Outrée, l’association de défense de l’Environnement Générations futures demande quant à elle « la démission de la ministre de l’Agriculture ! », dans un communiqué le 20 janvier.

Front syndical commun

Du côté des syndicats aussi, l’étonnement est à son comble. La FNSEA et les JA estiment « incompréhensible » le vote des sénateurs assorti de l’avis de sagesse du gouvernement. Dans un communiqué le 21 janvier, les deux syndicats « déplorent que l’amendement adopté n’ait fait l’objet d’aucune consultation préalable des organisations professionnelles agricoles ». Ils ajoutent que c’est une erreur tant sur la « méthode » que « sur le fond » vu « les grandes difficultés économiques et structurelles » de l’agriculture biologique qui a « besoin de soutien, pas d’un affaiblissement supplémentaire ».

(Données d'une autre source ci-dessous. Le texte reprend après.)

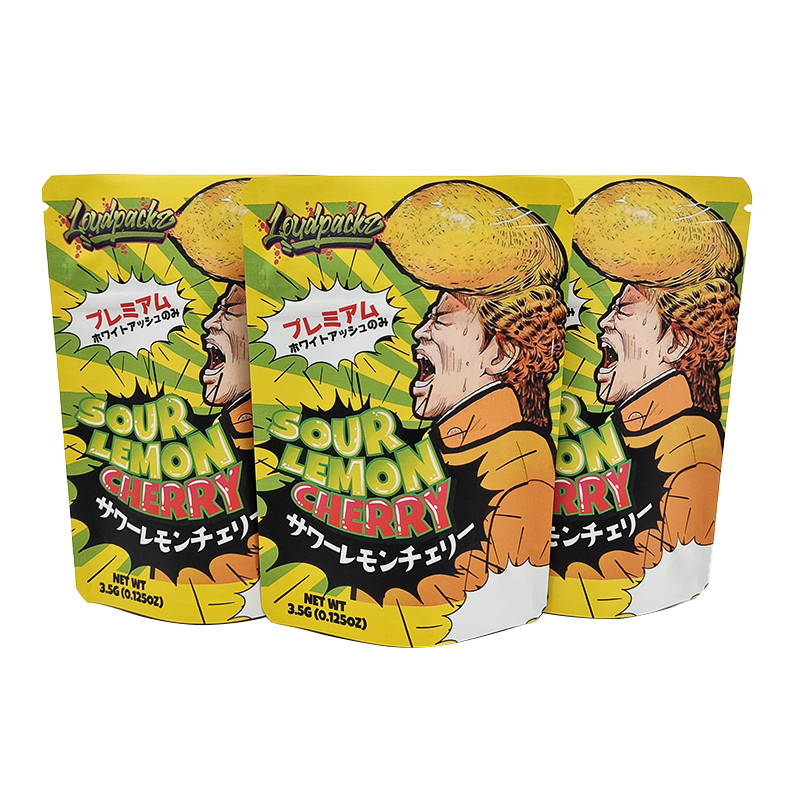 بسته بندی کاغذی خود را با کیسه های بوی طبیعی سفارشی کنید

Même son de cloche du côté de la Confédération paysanne. « Le risque d’internaliser [les] missions [de l’Agence bio] serait de saucissonner les enjeux par filière et de noyer encore davantage les moyens dédiés à la bio », alerte le syndicat minoritaire dans un communiqué le 20 janvier.

Interrogé, le cabinet de la ministre de l’Agriculture Annie Genevard indiquait le 22 janvier que la concertation aurait lieu « prochainement ». Les discussions parlementaires sur le PLF 2025 devraient aboutir en fin de semaine prochaine.